<<<<

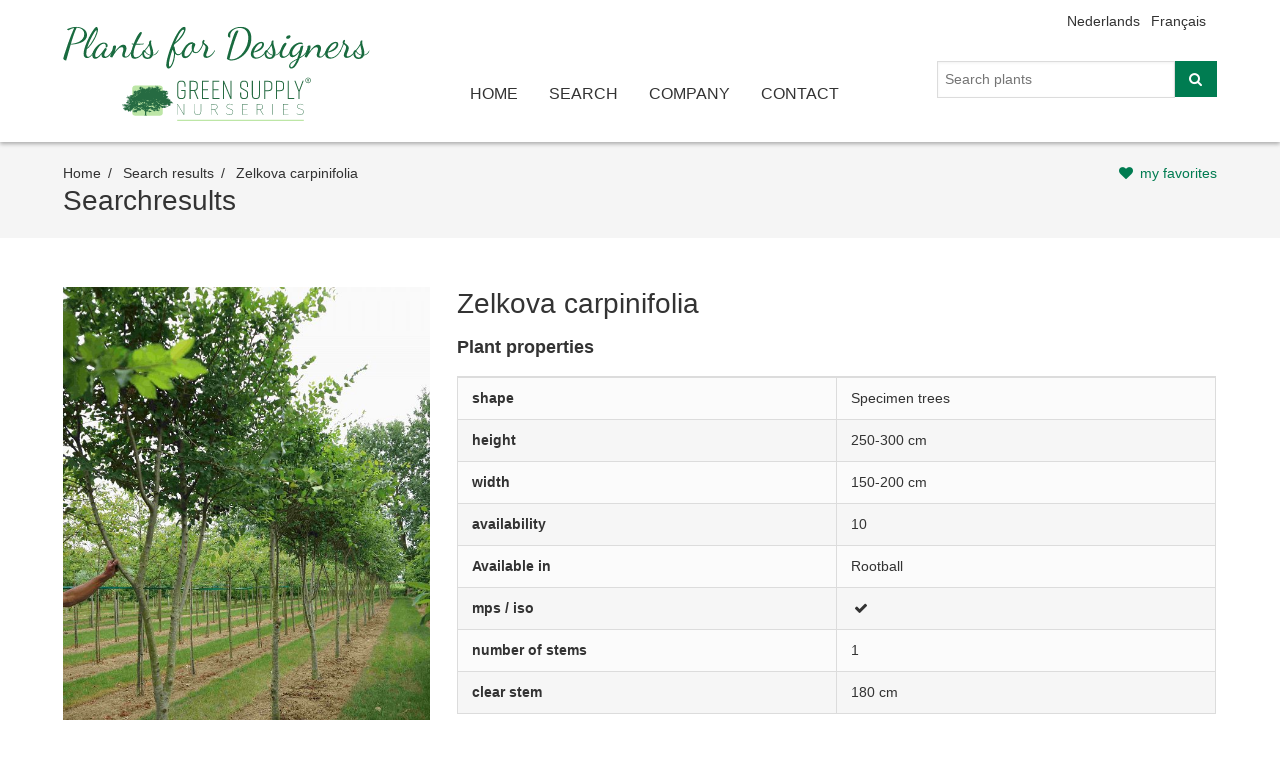

--- FILE ---
content_type: text/html; charset=UTF-8
request_url: https://www.plantsfordesigners.eu/en/searchresults/1288-zelkova-carpinifolia.html
body_size: 2545
content:
<!DOCTYPE html>
<html lang="en">
<head>
<meta http-equiv="Content-Type" content="text/html; charset=UTF-8">
<title>Zelkova carpinifolia</title>
<meta charset="utf-8">
<meta name="viewport" content="width=device-width, initial-scale=1.0">
<meta name="description" content=" ">
<link href="http://fonts.googleapis.com/css?family=Open+Sans:300,400,600,700,800" rel="stylesheet" type="text/css">
<link type="text/css" href="/stylesheets/print.css?v=1612a" rel="stylesheet" media="print">
<link type="text/css" href="/stylesheets/screen.css?v=1612a" rel="stylesheet" media="screen, handheld">
<link rel="stylesheet" href="/stylesheets/magnific-popup.css">
<link rel="stylesheet" href="/stylesheets/nivo-slider.css" type="text/css">
<!--[if (lt IE 9)]><script src="http://html5shiv.googlecode.com/svn/trunk/html5.js"></script><![endif]--><script type="text/javascript">

  (function(i,s,o,g,r,a,m){i['GoogleAnalyticsObject']=r;i[r]=i[r]||function(){
  (i[r].q=i[r].q||[]).push(arguments)},i[r].l=1*new Date();a=s.createElement(o),
  m=s.getElementsByTagName(o)[0];a.async=1;a.src=g;m.parentNode.insertBefore(a,m)
  })(window,document,'script','//www.google-analytics.com/analytics.js','ga');

  ga('create', 'UA-38874794-2', 'auto');
  ga('send', 'pageview');

</script>
</head>
<body class="zoekresultaten EN" id="zoekresultaten-1">
<div class="header-container "><header class="navigation EN" role="banner"><div class="navigation-wrapper">
<ul id="languages">
<li><a href="/nl/zoekresultaten" class="NL">Nederlands</a></li>
<li><a href="/fr/resultats-de-recherche" class="FR">Français</a></li>
<li>
</ul>
<a href="javascript:void(0)" class="navigation-menu-button" id="js-mobile-menu">
						MENU <i class="icon-menu"></i></a><a class="logo" href="/en/home"><img src="/art/logo.svg" alt="Logo" id="logo"></a><nav role="navigation"><ul id="js-navigation-menu" class="navigation-menu show">
<li class="home nav-link"><a href="/en/home">home</a></li>
<li class="zoeken nav-link"><a href="/en/search">search</a></li>
<li class="bedrijf nav-link"><a href="/en/company">company</a></li>
<li class="contact nav-link"><a href="/en/contact">contact</a></li>
</ul></nav><form method="get" id="form-search" action="/en/searchresults" role="search">
<fieldset>
<input id="_string" type="search" name="string" placeholder="Search plants"><input name="page" type="hidden" value="searchresults"><input id="_search" type="hidden" name="search" value="true"><button id="_" type="submit" class="icon-search"></button>
</fieldset>
<input type="hidden" name="form_name" value=""><input type="hidden" name="lang" value="en" id="_lang">
</form>
</div></header></div>
<div class="main-container">
<div class="page-header"><div class="grid-container">
<ul class="breadcrumbs">
<li>
<a href="/en/home"><span>home</span></a><span></span>
</li>
<li>
<a href="">Search results</a><span></span>
</li>
<li>
<li>Zelkova carpinifolia</li>
</ul>
<a href="/en/my-favorites">my favorites</a><h1>Searchresults </h1>
</div></div>
<div class="grid-container"><div id="main-content" role="main" class="unique">
<div id="left">
<p class="images"><a href="//images/articles//Zelkova%20carpinifolia%20250300%20MS.jpg"><a href="/images/articles//Zelkova%20carpinifolia%20250300%20MS.jpg"><img src="/slir/w600//images/articles//Zelkova%20carpinifolia%20250300%20MS.jpg" data-thumb="/slir/w100-c1x1//images/articles//Zelkova%20carpinifolia%20250300%20MS.jpg"></a></a></p>
<a class="favorite button icon-heart" data-id="1288">Add to favourites</a><a class="tellafriend button icon-mail">Send to a friend</a><br><a class="moreinfo button icon-info">Ask for more info</a><br><a class="print button icon-print">Printer version</a>
</div>
<div id="main">
<p class="navigation top"></p>
<h1>Zelkova carpinifolia</h1>
<p></p>
<h4>Plant properties</h4>
<table class="planteigenschappen">
<tr>
<td>shape</td>
<td>Specimen trees</td>
</tr>
<tr>
<td>height</td>
<td>250-300 cm</td>
</tr>
<tr>
<td>width</td>
<td>150-200 cm</td>
</tr>
<tr>
<td>availability</td>
<td>10</td>
</tr>
<tr>
<td>Available in</td>
<td>Rootball</td>
</tr>
<tr>
<td>mps / iso</td>
<td><i class="icon-ok"></i></td>
</tr>
<tr>
<td>number of stems</td>
<td>1</td>
</tr>
<tr>
<td>clear stem</td>
<td>180 cm</td>
</tr>
</table>
<h4>Type properties</h4>
<p></p>
<table class="soorteigenschappen">
<tr>
<td>max. height</td>
<td>2000-2600 cm</td>
</tr>
<tr>
<td>max. width</td>
<td>500-800 cm</td>
</tr>
<tr>
<td>soil</td>
<td>Neutral</td>
</tr>
<tr>
<td>fragrant</td>
<td>Dicrete</td>
</tr>
<tr>
<td>flowering Time</td>
<td>4-5</td>
</tr>
<tr>
<td>most beautiful in</td>
<td>Spring</td>
</tr>
<tr>
<td>colour of flower</td>
<td>green</td>
</tr>
<tr>
<td>young twigs</td>
<td>Insignificant</td>
</tr>
<tr>
<td>autumn colour</td>
<td>Striking</td>
</tr>
<tr>
<td>foliage</td>
<td>Lobed</td>
</tr>
<tr>
<td>stem specifications</td>
<td>Smooth stem</td>
</tr>
<tr>
<td>evergreen</td>
<td>Deciduous</td>
</tr>
<tr>
<td>conditions of soil</td>
<td>neutral</td>
</tr>
</table>
<p class="navigation bottom"></p>
</div>
</div></div>
<div class="row-container"><div class="row"><div class="lastviewed"><h3>Recently viewed</h3></div></div></div>
</div>
<div class="footer-container"><footer><div class="row"><div class="adres">
<div id="fb-root"></div>
<script>(function(d, s, id) {
  var js, fjs = d.getElementsByTagName(s)[0];
  if (d.getElementById(id)) return;
  js = d.createElement(s); js.id = id;
  js.src = "//connect.facebook.net/en_GB/sdk.js#xfbml=1&version=v2.5&appId=14447243444";
  fjs.parentNode.insertBefore(js, fjs);
}(document, 'script', 'facebook-jssdk'));</script><div class="fb-follow" data-href="https://www.facebook.com/Green-Supply-bvba-127214227397020/?fref=nf" data-layout="button_count" data-show-faces="true"></div><p>Green Supply BV - Moerdijkstraat 17 - 8470 Gistel - Belgium - Tel.: +32 (0)59 27 81 89 - Fax: +32 (0)59 27 68 38 - <a href="mailto:info@greensupply.be">info@greensupply.be</a> - <a href="http://www.greensupply.be">www.greensupply.be</a></p><p id="jolux"><a href="http://www.jolux-webdesign.be">Powered by Jolux Webdesign</a></p>
</div></div></footer></div>
<div class="sub-footer-container"><footer></footer></div>
<script src="//code.jquery.com/jquery-1.11.3.min.js"></script><script src="/javascripts/refills/navigation.js"></script><script src="/javascripts/jquery.magnific-popup.js"></script><script src="https://www.google.com/recaptcha/api.js"></script><script type="text/javascript" src="/javascripts/main.js?v=080221"></script>
</body>
</html>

>>>>

> [Directions for this task]: The records above should be written out exactly, and the images dropped.

> [Problem solution]:
--- FILE ---
content_type: text/html; charset=UTF-8
request_url: https://www.plantsfordesigners.eu/en/searchresults/1288-zelkova-carpinifolia.html
body_size: 2545
content:
<!DOCTYPE html>
<html lang="en">
<head>
<meta http-equiv="Content-Type" content="text/html; charset=UTF-8">
<title>Zelkova carpinifolia</title>
<meta charset="utf-8">
<meta name="viewport" content="width=device-width, initial-scale=1.0">
<meta name="description" content=" ">
<link href="http://fonts.googleapis.com/css?family=Open+Sans:300,400,600,700,800" rel="stylesheet" type="text/css">
<link type="text/css" href="/stylesheets/print.css?v=1612a" rel="stylesheet" media="print">
<link type="text/css" href="/stylesheets/screen.css?v=1612a" rel="stylesheet" media="screen, handheld">
<link rel="stylesheet" href="/stylesheets/magnific-popup.css">
<link rel="stylesheet" href="/stylesheets/nivo-slider.css" type="text/css">
<!--[if (lt IE 9)]><script src="http://html5shiv.googlecode.com/svn/trunk/html5.js"></script><![endif]--><script type="text/javascript">

  (function(i,s,o,g,r,a,m){i['GoogleAnalyticsObject']=r;i[r]=i[r]||function(){
  (i[r].q=i[r].q||[]).push(arguments)},i[r].l=1*new Date();a=s.createElement(o),
  m=s.getElementsByTagName(o)[0];a.async=1;a.src=g;m.parentNode.insertBefore(a,m)
  })(window,document,'script','//www.google-analytics.com/analytics.js','ga');

  ga('create', 'UA-38874794-2', 'auto');
  ga('send', 'pageview');

</script>
</head>
<body class="zoekresultaten EN" id="zoekresultaten-1">
<div class="header-container "><header class="navigation EN" role="banner"><div class="navigation-wrapper">
<ul id="languages">
<li><a href="/nl/zoekresultaten" class="NL">Nederlands</a></li>
<li><a href="/fr/resultats-de-recherche" class="FR">Français</a></li>
<li>
</ul>
<a href="javascript:void(0)" class="navigation-menu-button" id="js-mobile-menu">
						MENU <i class="icon-menu"></i></a><a class="logo" href="/en/home"><img src="/art/logo.svg" alt="Logo" id="logo"></a><nav role="navigation"><ul id="js-navigation-menu" class="navigation-menu show">
<li class="home nav-link"><a href="/en/home">home</a></li>
<li class="zoeken nav-link"><a href="/en/search">search</a></li>
<li class="bedrijf nav-link"><a href="/en/company">company</a></li>
<li class="contact nav-link"><a href="/en/contact">contact</a></li>
</ul></nav><form method="get" id="form-search" action="/en/searchresults" role="search">
<fieldset>
<input id="_string" type="search" name="string" placeholder="Search plants"><input name="page" type="hidden" value="searchresults"><input id="_search" type="hidden" name="search" value="true"><button id="_" type="submit" class="icon-search"></button>
</fieldset>
<input type="hidden" name="form_name" value=""><input type="hidden" name="lang" value="en" id="_lang">
</form>
</div></header></div>
<div class="main-container">
<div class="page-header"><div class="grid-container">
<ul class="breadcrumbs">
<li>
<a href="/en/home"><span>home</span></a><span></span>
</li>
<li>
<a href="">Search results</a><span></span>
</li>
<li>
<li>Zelkova carpinifolia</li>
</ul>
<a href="/en/my-favorites">my favorites</a><h1>Searchresults </h1>
</div></div>
<div class="grid-container"><div id="main-content" role="main" class="unique">
<div id="left">
<p class="images"><a href="//images/articles//Zelkova%20carpinifolia%20250300%20MS.jpg"><a href="/images/articles//Zelkova%20carpinifolia%20250300%20MS.jpg"><img src="/slir/w600//images/articles//Zelkova%20carpinifolia%20250300%20MS.jpg" data-thumb="/slir/w100-c1x1//images/articles//Zelkova%20carpinifolia%20250300%20MS.jpg"></a></a></p>
<a class="favorite button icon-heart" data-id="1288">Add to favourites</a><a class="tellafriend button icon-mail">Send to a friend</a><br><a class="moreinfo button icon-info">Ask for more info</a><br><a class="print button icon-print">Printer version</a>
</div>
<div id="main">
<p class="navigation top"></p>
<h1>Zelkova carpinifolia</h1>
<p></p>
<h4>Plant properties</h4>
<table class="planteigenschappen">
<tr>
<td>shape</td>
<td>Specimen trees</td>
</tr>
<tr>
<td>height</td>
<td>250-300 cm</td>
</tr>
<tr>
<td>width</td>
<td>150-200 cm</td>
</tr>
<tr>
<td>availability</td>
<td>10</td>
</tr>
<tr>
<td>Available in</td>
<td>Rootball</td>
</tr>
<tr>
<td>mps / iso</td>
<td><i class="icon-ok"></i></td>
</tr>
<tr>
<td>number of stems</td>
<td>1</td>
</tr>
<tr>
<td>clear stem</td>
<td>180 cm</td>
</tr>
</table>
<h4>Type properties</h4>
<p></p>
<table class="soorteigenschappen">
<tr>
<td>max. height</td>
<td>2000-2600 cm</td>
</tr>
<tr>
<td>max. width</td>
<td>500-800 cm</td>
</tr>
<tr>
<td>soil</td>
<td>Neutral</td>
</tr>
<tr>
<td>fragrant</td>
<td>Dicrete</td>
</tr>
<tr>
<td>flowering Time</td>
<td>4-5</td>
</tr>
<tr>
<td>most beautiful in</td>
<td>Spring</td>
</tr>
<tr>
<td>colour of flower</td>
<td>green</td>
</tr>
<tr>
<td>young twigs</td>
<td>Insignificant</td>
</tr>
<tr>
<td>autumn colour</td>
<td>Striking</td>
</tr>
<tr>
<td>foliage</td>
<td>Lobed</td>
</tr>
<tr>
<td>stem specifications</td>
<td>Smooth stem</td>
</tr>
<tr>
<td>evergreen</td>
<td>Deciduous</td>
</tr>
<tr>
<td>conditions of soil</td>
<td>neutral</td>
</tr>
</table>
<p class="navigation bottom"></p>
</div>
</div></div>
<div class="row-container"><div class="row"><div class="lastviewed"><h3>Recently viewed</h3></div></div></div>
</div>
<div class="footer-container"><footer><div class="row"><div class="adres">
<div id="fb-root"></div>
<script>(function(d, s, id) {
  var js, fjs = d.getElementsByTagName(s)[0];
  if (d.getElementById(id)) return;
  js = d.createElement(s); js.id = id;
  js.src = "//connect.facebook.net/en_GB/sdk.js#xfbml=1&version=v2.5&appId=14447243444";
  fjs.parentNode.insertBefore(js, fjs);
}(document, 'script', 'facebook-jssdk'));</script><div class="fb-follow" data-href="https://www.facebook.com/Green-Supply-bvba-127214227397020/?fref=nf" data-layout="button_count" data-show-faces="true"></div><p>Green Supply BV - Moerdijkstraat 17 - 8470 Gistel - Belgium - Tel.: +32 (0)59 27 81 89 - Fax: +32 (0)59 27 68 38 - <a href="mailto:info@greensupply.be">info@greensupply.be</a> - <a href="http://www.greensupply.be">www.greensupply.be</a></p><p id="jolux"><a href="http://www.jolux-webdesign.be">Powered by Jolux Webdesign</a></p>
</div></div></footer></div>
<div class="sub-footer-container"><footer></footer></div>
<script src="//code.jquery.com/jquery-1.11.3.min.js"></script><script src="/javascripts/refills/navigation.js"></script><script src="/javascripts/jquery.magnific-popup.js"></script><script src="https://www.google.com/recaptcha/api.js"></script><script type="text/javascript" src="/javascripts/main.js?v=080221"></script>
</body>
</html>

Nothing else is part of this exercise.